Scatterbrain: a letter from the end of times
One more year of writing dangerously... close to total irrelevance
Bye bye annus horribilis
So here it is, then, the last post of 2023, a couple of days in advance of the regular timetable, to reach you before you start hitting those bottles of Prosecco you swiped from Tesco.
It’s been a prolific year at The Leftovers. And I have been edging perilously close to something I’ve always said I didn’t want to do: writing for money. Or perhaps I should say “a bit closer”, because I’m still considerably far from making enough dosh from this writerly OnlyFans like to justify my dedication to it. I’ve punched a weekly piece this 2023, and I intend to do so again in 2024. If I performed a basic calculation of how much time I dedicated to and how much money I’ve made from this enterprise, I’d be working well-below the London living wage. So better not to think about this as work, or I’ll go on strike against myself.

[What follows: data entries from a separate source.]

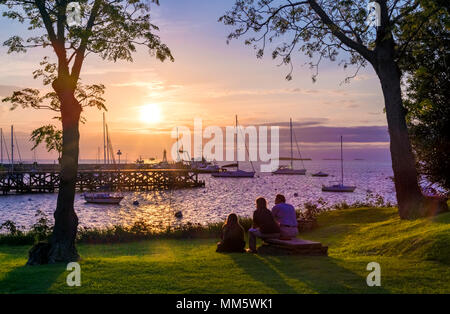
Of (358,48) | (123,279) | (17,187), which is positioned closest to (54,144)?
(123,279)

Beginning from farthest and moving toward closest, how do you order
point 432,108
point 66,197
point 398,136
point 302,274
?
point 432,108, point 398,136, point 66,197, point 302,274

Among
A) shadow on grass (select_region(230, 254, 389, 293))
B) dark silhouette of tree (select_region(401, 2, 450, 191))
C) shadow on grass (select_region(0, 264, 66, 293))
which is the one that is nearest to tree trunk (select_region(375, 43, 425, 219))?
dark silhouette of tree (select_region(401, 2, 450, 191))

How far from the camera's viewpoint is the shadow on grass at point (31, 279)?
331 inches

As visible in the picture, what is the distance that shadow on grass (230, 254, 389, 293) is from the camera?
785cm

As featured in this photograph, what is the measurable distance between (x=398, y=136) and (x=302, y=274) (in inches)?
401

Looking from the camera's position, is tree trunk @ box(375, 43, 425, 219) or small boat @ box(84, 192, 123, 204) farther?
small boat @ box(84, 192, 123, 204)

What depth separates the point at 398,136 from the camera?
56.1ft

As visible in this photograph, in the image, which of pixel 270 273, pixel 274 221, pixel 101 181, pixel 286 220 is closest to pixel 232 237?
pixel 274 221

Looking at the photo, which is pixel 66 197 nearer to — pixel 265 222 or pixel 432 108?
pixel 265 222

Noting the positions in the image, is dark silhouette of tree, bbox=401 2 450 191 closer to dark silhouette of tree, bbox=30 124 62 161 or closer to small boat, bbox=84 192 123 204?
dark silhouette of tree, bbox=30 124 62 161

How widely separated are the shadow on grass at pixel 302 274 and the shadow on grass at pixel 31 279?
13.5 ft

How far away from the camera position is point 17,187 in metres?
76.5

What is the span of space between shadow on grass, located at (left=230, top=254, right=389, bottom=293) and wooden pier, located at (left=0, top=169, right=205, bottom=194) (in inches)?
2888
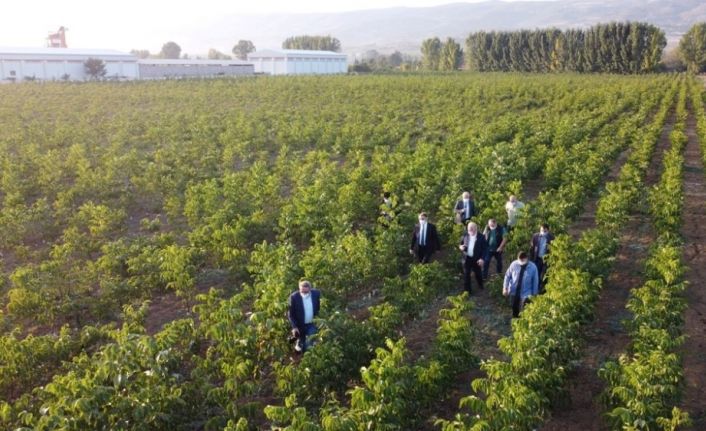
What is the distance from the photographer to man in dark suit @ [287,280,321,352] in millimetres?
8531

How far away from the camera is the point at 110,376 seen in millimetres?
6676

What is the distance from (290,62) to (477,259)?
286ft

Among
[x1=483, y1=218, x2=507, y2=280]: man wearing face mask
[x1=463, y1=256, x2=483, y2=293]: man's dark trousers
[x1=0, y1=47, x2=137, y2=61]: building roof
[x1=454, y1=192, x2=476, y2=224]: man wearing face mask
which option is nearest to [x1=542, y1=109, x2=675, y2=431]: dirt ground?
[x1=483, y1=218, x2=507, y2=280]: man wearing face mask

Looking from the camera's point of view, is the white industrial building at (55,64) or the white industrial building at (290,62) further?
the white industrial building at (290,62)

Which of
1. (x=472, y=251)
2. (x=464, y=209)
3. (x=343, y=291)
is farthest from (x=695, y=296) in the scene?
(x=343, y=291)

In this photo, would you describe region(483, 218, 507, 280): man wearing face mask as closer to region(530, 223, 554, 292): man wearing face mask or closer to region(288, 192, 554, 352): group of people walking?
region(288, 192, 554, 352): group of people walking

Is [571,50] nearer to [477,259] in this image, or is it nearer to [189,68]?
[189,68]

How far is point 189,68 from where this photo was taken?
8888cm

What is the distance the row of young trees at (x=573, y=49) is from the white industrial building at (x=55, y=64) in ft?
169

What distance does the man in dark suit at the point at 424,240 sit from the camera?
11.8m

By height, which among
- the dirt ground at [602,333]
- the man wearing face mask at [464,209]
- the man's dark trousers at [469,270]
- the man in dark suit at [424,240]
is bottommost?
the dirt ground at [602,333]

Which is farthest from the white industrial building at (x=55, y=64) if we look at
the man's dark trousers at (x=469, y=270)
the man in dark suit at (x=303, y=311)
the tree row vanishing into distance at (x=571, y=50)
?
the man in dark suit at (x=303, y=311)

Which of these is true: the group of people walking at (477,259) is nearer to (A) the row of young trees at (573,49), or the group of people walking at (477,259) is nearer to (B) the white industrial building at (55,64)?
(B) the white industrial building at (55,64)

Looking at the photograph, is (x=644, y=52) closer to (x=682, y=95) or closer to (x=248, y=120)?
(x=682, y=95)
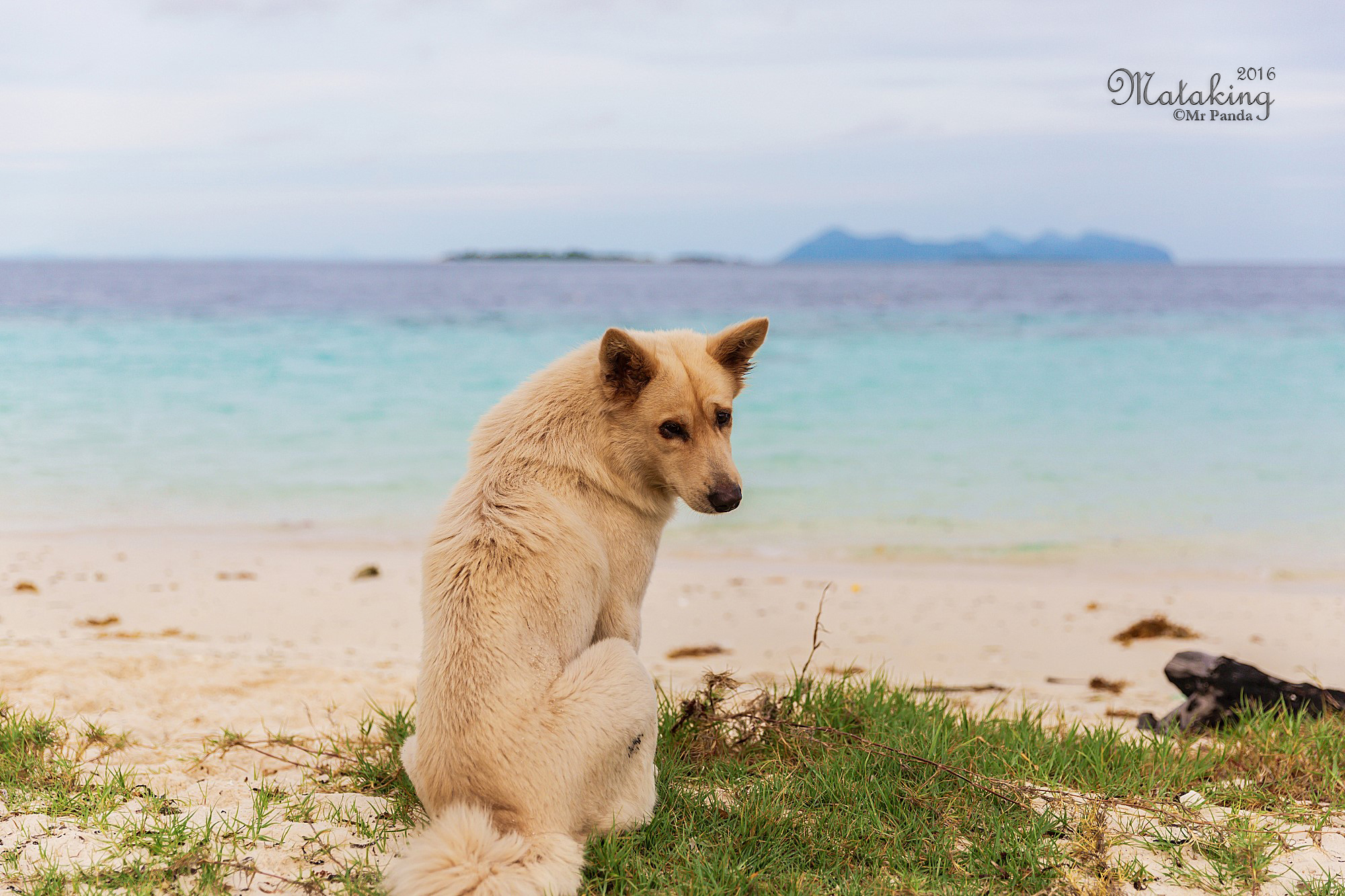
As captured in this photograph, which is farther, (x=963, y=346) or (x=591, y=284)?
(x=591, y=284)

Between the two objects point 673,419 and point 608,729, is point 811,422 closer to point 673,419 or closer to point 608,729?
point 673,419

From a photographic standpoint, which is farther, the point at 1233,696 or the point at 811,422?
the point at 811,422

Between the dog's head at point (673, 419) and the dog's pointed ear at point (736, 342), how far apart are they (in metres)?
0.15

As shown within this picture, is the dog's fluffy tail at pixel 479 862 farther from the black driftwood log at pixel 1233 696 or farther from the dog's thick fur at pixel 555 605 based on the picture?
the black driftwood log at pixel 1233 696

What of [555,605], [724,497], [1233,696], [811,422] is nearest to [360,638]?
[555,605]

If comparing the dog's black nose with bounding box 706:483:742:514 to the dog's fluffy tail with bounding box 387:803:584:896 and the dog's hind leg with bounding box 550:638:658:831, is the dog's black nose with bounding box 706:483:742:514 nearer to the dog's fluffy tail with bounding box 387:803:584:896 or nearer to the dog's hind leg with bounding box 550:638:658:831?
the dog's hind leg with bounding box 550:638:658:831

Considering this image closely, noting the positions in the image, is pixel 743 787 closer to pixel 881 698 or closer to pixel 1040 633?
pixel 881 698

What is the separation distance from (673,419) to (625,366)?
0.92 feet

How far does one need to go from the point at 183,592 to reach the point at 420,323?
3344 cm

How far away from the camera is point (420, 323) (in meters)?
42.4

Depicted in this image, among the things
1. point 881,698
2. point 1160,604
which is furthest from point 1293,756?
point 1160,604

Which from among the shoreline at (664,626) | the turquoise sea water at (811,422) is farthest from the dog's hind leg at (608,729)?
the turquoise sea water at (811,422)

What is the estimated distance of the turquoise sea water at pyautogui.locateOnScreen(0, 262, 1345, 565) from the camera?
1428cm

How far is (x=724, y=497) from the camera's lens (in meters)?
3.74
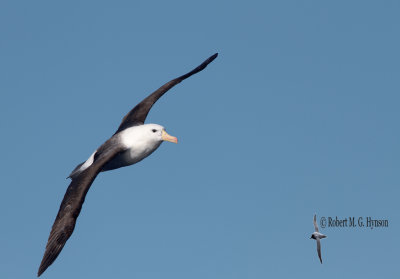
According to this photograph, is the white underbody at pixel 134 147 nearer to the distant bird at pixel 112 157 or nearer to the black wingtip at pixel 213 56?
the distant bird at pixel 112 157

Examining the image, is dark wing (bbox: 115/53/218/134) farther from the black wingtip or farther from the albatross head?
the albatross head

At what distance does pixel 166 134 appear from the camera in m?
16.6

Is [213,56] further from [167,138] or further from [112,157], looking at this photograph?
[112,157]

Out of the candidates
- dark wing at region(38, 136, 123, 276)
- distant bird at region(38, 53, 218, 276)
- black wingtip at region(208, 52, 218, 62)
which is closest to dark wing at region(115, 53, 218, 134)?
distant bird at region(38, 53, 218, 276)

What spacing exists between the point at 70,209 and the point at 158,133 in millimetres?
3140

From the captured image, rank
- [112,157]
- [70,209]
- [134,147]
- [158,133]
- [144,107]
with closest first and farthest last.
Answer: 1. [70,209]
2. [112,157]
3. [134,147]
4. [158,133]
5. [144,107]

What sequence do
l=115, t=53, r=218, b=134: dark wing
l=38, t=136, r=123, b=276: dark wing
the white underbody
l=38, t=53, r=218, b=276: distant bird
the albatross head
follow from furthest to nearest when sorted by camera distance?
1. l=115, t=53, r=218, b=134: dark wing
2. the albatross head
3. the white underbody
4. l=38, t=53, r=218, b=276: distant bird
5. l=38, t=136, r=123, b=276: dark wing

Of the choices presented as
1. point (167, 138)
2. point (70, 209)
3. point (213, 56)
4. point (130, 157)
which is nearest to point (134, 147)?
point (130, 157)

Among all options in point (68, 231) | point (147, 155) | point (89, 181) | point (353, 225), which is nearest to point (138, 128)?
point (147, 155)

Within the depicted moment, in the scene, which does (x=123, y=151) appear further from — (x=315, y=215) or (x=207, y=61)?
(x=315, y=215)

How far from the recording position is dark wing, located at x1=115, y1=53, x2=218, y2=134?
18406mm

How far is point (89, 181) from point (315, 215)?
27.2 feet

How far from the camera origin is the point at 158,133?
16.5 meters

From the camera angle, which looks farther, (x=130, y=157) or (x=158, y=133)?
(x=158, y=133)
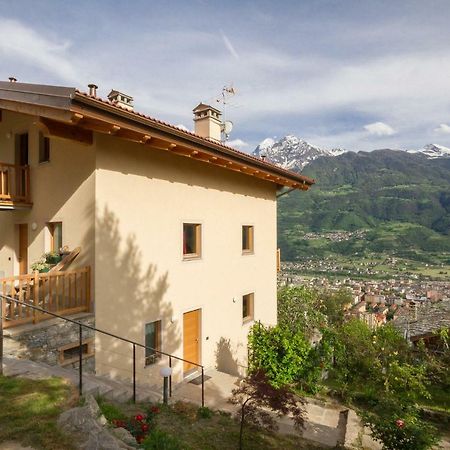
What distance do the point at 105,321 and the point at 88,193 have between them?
3.02m

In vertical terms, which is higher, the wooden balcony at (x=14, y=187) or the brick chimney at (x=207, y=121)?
the brick chimney at (x=207, y=121)

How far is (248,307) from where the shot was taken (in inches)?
563

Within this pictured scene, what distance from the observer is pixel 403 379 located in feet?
38.1

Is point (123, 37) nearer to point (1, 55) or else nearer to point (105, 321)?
point (1, 55)

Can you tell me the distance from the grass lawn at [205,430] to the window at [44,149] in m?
6.68

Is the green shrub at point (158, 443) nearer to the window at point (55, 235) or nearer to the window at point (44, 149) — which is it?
the window at point (55, 235)

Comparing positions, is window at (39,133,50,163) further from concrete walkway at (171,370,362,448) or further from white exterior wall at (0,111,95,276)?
concrete walkway at (171,370,362,448)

I wanted to flag up the pieces I enjoyed writing the most this year, in case you missed them. Writers tend to embrace this kind of pathetic attention-seeking gimmick, since we never lose hope that our irrelevance is a consequence of our readers’ lack of attention, when in reality the problem is that we are too many, struggling for the favour of too few.
Here’s my Top Ten, in order of appearance:
AI will liberate us from art. On which I tackle the art and literary worlds’ pearl-clutching around AI, and I express my hopes for a return to more playful and spontaneous forms of cultural expression.
Indie writers talking money in La-la Land. On which I discuss the reality of BookScan sales figures and why writers need to be less hypocritical about how they talk about money, their work, and so-called professionalism.
Writerly bravery and publishing hype. On cover quotes and other promotional stratagems, and the tendency to employ words such as "brave" and "urgent", particularly when describing self-indulgent books of no political consequence at all.
Boredom and its discontents. On the case of the precarious submarine that sunk during an expedition to the wreck of the Titanic, and why we’ll see more of this kind of pointless disaster, as rich people get richer, progressively more bored, and they don’t know what to do with their money.
Literary clickbait. On the predictable art of writing a piece that will get your peers mad online and will get you attention.
The algorithm doesn't love you back. On the wisest decision I took this year: leaving Twitter, and how this was long overdue, since Twitter or X or whatever it’s called now is useless, regardless of what the addicted to it might claim (on Twitter, or X, or whatever it’s called now).
How indie lit magazines die. On why we need to start thinking about these venues more in the spirit of collaboration than as businesses (that don’t make any money and are virtually destined to fail).
Chronicles: an antidote against literary navel-gazing? On which I discuss a very Latin American genre, why we should go back to writing chronicles, and I include my own exclusive translation of Roberto Arlt’s “Lit Windows”.
Make self-publishing great again. On which I argue that we need to rethink the advantages of this mode of releasing books into the void, and stop seeing traditional publishing as necessarily better for literary creation.
Circle jerks: in praise of negativity. On which I write in favour of open negativity, instead of pseudo-comradely, commodity-peddling, toxic positivity, which ultimately results on anonymous personal attacks on Goodreads and other corporate cesspits.
If you read this newsletter regularly and liked any other piece that I haven’t included above, feel free to let me know in the comments section.
My favourite books of 2023 and my predictions for 2024
Here’s the part of an end-of-year post where I’m supposed to pretend someone cares about what I’ve read, pay back some favours. The problem is that my NY resolution for this dying 2023 was to avoid reading as much as I could in English, so I don’t have anything new to offer in the language of the Bard. I could still propose some old titles, or titles in other languages, which would make me come across as intelligent, blessed by a healthy amount of cultural capital. I won’t do that either. Just join the Reading Clinic and come and talk to me and others — much smarter than I — about books. On the other hand, I’m more than happy to make some predictions for 2024.
In 2024 we’ll start to see memoirs written by AI. We should also start to see the first successful Substacks written by this fast-evolving technology. Both memoir-writing and Substacking (is that already a word?) are great examples of the neoliberalisation of both the self1 and literature, so I can’t see how AI — a neoliberal tech if there is one — will be able to resist having a go at them.